Dataset entries »
========

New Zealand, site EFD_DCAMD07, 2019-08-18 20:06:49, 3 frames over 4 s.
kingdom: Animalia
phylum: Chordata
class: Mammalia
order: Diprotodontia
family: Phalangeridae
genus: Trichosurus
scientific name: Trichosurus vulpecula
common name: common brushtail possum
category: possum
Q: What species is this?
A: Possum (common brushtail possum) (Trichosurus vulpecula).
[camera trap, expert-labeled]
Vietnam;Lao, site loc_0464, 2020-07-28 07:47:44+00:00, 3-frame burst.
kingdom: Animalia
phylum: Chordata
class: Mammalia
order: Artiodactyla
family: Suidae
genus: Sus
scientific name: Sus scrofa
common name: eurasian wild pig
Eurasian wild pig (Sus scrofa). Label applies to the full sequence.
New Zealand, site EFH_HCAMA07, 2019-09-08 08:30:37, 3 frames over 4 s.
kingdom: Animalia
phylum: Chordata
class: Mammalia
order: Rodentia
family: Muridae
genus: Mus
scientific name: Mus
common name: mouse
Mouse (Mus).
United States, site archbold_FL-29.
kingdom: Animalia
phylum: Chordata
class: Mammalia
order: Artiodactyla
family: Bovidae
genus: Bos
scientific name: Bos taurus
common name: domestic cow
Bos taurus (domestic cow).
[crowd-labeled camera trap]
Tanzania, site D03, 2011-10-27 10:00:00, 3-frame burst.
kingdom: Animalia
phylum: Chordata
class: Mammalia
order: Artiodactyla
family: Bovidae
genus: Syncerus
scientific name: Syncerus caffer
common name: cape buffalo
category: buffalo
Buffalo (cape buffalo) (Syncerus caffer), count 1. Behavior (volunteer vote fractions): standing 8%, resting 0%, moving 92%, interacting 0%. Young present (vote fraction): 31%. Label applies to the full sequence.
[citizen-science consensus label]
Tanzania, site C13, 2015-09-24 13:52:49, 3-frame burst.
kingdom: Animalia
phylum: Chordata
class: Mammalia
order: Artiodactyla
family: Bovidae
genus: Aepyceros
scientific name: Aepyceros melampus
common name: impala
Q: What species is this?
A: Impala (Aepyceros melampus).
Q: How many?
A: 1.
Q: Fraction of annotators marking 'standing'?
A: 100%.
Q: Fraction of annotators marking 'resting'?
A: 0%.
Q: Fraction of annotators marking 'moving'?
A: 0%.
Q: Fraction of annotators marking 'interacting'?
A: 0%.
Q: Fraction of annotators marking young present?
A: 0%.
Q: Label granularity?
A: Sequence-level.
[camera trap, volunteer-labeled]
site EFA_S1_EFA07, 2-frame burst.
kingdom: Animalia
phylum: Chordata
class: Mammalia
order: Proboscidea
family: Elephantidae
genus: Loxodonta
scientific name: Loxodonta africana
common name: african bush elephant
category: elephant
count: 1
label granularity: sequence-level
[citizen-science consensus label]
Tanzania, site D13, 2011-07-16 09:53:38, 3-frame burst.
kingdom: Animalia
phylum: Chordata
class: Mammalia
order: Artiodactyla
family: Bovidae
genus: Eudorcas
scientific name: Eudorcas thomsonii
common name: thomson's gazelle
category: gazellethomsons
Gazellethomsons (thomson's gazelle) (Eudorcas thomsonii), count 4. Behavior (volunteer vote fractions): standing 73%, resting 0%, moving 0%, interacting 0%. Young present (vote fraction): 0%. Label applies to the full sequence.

========

WHAT IS REQUIRED » Copy out every line in the records where the word "over" is found.

COMPLETED EXERCISE »
New Zealand, site EFD_DCAMD07, 2019-08-18 20:06:49, 3 frames over 4 s.
New Zealand, site EFH_HCAMA07, 2019-09-08 08:30:37, 3 frames over 4 s.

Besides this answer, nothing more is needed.